指示 1. カンボジア事業を紹介する本文から、テラ・ルネッサンスがカンボジアで実施しているプロジェクトをすべて挙げてください。
指示 2. カンボジアでの生計向上支援を紹介する本文を、最後の文の後から書き継いでください。

本文.
⁂

こんにちは!新卒「国際協力師」の延岡由規(@yuki_nobuoka)です。
私は学生時代に1年間の休学をし、ウガンダ共和国やブルンジ共和国、カンボジア王国、ラオス人民民主共和国などに派遣していただき、認定NPO法人テラ・ルネッサンスのインターン生として、アジアやアフリカの国際協力現場を経験させていただきました。
そして、様々なご縁とタイミングのおかげで新卒で同団体へ就職し、カンボジアに滞在しながら海外事業に携わっています。これまでにいくつか記事を書いていますが、「今、お前は何をやっているんだ?」という疑問が、皆様の頭の中にあることでしょう。
カンボジア事業
現在、テラ・ルネッサンスではカンボジアで大きく3つのプロジェクトを実施しています。
①地雷撤去支援プロジェクト
②地雷埋設地域村落開発支援プロジェクト
③地雷被害者を含む障がい者家族の生計向上支援プロジェクト
カンボジアに限らず、それぞれのプロジェクト毎に目標を持って展開しているのですが、最終的なゴールは団体のヴィジョンである「すべての生命が安心して生活できる社会(=世界平和)の実現」です。
事業地のひとつであるロカブッス村の子ども達 photo by Yuki Nobuoka
これから2回に渡って、上記3つのプロジェクトのうち私が最もコミットしている「地雷被害者家族の生計向上支援」をご紹介します。本事業は、JICA(独立行政法人 国際協力機構)による草の根技術協力事業(パートナー型)というスキームで、2017年4月にプロジェクトを開始しました。将来、国際協力を仕事にしたい大学生や社会人の方に、ぜひお読みいただきたいです。
目的
JICAに提出している正式名称は「カンボジア地雷埋設地域の脆弱な障害者家族への生計向上支援事業」です。このプロジェクトの目標は、カンボジア王国バッタンバン州カムリエン郡の障害者とその家族の生計向上です。

⁂

提示資料.
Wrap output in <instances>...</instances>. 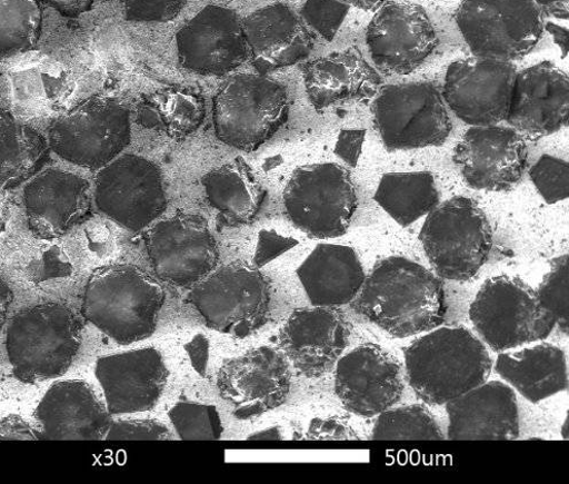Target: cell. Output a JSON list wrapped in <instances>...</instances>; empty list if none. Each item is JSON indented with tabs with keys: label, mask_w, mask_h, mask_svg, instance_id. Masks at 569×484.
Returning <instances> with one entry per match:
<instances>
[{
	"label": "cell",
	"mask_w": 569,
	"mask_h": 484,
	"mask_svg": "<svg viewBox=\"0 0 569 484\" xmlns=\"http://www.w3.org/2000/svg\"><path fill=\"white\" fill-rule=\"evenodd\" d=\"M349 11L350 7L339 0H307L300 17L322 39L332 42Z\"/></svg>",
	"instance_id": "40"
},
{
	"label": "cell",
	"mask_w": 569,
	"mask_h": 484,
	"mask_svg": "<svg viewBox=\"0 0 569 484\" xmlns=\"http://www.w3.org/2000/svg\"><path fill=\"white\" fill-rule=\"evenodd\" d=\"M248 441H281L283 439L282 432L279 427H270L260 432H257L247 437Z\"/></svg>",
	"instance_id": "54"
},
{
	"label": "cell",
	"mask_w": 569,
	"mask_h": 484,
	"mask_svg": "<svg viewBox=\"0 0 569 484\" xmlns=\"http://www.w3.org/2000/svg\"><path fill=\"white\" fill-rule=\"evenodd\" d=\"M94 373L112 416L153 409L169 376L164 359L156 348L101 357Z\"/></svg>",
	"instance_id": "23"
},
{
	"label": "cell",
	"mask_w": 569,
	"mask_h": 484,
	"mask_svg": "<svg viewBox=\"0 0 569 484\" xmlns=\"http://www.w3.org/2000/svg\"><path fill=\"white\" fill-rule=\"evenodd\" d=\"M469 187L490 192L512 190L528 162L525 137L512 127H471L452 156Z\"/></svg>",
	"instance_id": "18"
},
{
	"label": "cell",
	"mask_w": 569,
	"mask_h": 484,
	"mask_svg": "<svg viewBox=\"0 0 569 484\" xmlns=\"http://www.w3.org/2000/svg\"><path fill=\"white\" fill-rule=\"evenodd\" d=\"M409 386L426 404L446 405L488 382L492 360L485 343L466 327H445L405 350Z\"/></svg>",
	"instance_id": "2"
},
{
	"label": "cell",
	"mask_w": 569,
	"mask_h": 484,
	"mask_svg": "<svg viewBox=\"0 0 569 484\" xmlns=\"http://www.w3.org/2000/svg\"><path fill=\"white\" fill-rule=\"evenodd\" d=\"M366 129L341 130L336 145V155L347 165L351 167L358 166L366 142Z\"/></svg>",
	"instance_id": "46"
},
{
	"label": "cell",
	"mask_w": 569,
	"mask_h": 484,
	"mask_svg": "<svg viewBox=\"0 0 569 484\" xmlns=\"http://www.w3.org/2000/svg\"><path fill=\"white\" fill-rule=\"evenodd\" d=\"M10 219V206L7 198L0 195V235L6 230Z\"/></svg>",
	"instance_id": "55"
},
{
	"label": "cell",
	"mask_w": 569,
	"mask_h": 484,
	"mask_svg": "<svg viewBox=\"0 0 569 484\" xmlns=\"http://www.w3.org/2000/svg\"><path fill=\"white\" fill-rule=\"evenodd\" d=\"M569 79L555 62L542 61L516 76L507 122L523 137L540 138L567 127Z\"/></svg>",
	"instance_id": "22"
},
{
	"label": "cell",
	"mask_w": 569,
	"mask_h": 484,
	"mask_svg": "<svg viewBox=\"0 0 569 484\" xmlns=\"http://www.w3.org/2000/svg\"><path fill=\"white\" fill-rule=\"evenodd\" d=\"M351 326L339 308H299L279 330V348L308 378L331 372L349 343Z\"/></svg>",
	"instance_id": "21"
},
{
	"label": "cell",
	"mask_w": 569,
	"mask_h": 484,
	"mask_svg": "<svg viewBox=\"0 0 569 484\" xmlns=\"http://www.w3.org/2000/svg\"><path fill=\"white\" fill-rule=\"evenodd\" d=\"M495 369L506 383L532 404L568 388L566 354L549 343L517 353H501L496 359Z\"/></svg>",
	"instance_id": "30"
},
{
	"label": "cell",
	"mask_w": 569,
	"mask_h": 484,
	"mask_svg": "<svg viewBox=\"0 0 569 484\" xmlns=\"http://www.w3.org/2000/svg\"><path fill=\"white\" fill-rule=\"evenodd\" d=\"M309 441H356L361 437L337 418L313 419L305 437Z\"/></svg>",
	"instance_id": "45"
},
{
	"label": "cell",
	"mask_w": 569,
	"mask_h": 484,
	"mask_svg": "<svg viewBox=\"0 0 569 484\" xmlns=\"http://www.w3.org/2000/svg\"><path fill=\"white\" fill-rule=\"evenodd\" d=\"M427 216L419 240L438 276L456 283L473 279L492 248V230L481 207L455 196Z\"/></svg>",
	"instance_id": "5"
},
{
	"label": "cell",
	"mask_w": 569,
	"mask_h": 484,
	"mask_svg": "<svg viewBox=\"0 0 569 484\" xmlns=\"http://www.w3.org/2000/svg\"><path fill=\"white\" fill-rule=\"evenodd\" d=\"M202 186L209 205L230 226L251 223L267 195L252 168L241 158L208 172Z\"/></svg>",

⁂

結果 1.
①地雷撤去支援プロジェクト
②地雷埋設地域村落開発支援プロジェクト
③地雷被害者を含む障がい者家族の生計向上支援プロジェクト

結果 2.
この事業によって得られた成果が、中長期的にはバッタンバン州全体の障害者とその家族の生計向上に寄与すると考えています。そのために、今回の事業ではテラ・ルネッサンスがもともと活動をしていたカムリエン郡に居住する、地雷被害者を含む障害者100家族の支援を行います。
私たちの最終的な目的は、「テラ・ルネッサンスが必要とされなくなる社会」です。その実現のためには、私たちだけでプロジェクトを運営していては意味がありません。以前の記事に書いた通り、私たちはあくまでも「外部者」であり、現地を1番よく知っているのは現地の人です。そのため、本事業実施にはカウンターパートという存在が必要不可欠となります。そして、今回のプロジェクトでは、バッタンバン州農林水産局と、環境を守るための自然農業を主とした活動をしている現地NGO CRDNASE(Community Rural Development of Natural Agriculture for Supporting Environment)をカウンターパートに、協働で事業を実施してきます。
将来的には、テラ・ルネッサンスがいなくなっても、彼ら彼女らが今回の事業を継続、改善していけるようにしていかなくてはなりません。
地雷被害者が使用する義足 photo by Yuki Nobuoka
※カウンターパートとは・・・
国際協力事業を行う際に、現地の実施期間、技術の受け入れ先、政策アドバイスの対象となる人や機関
そもそも、なぜカンボジアか?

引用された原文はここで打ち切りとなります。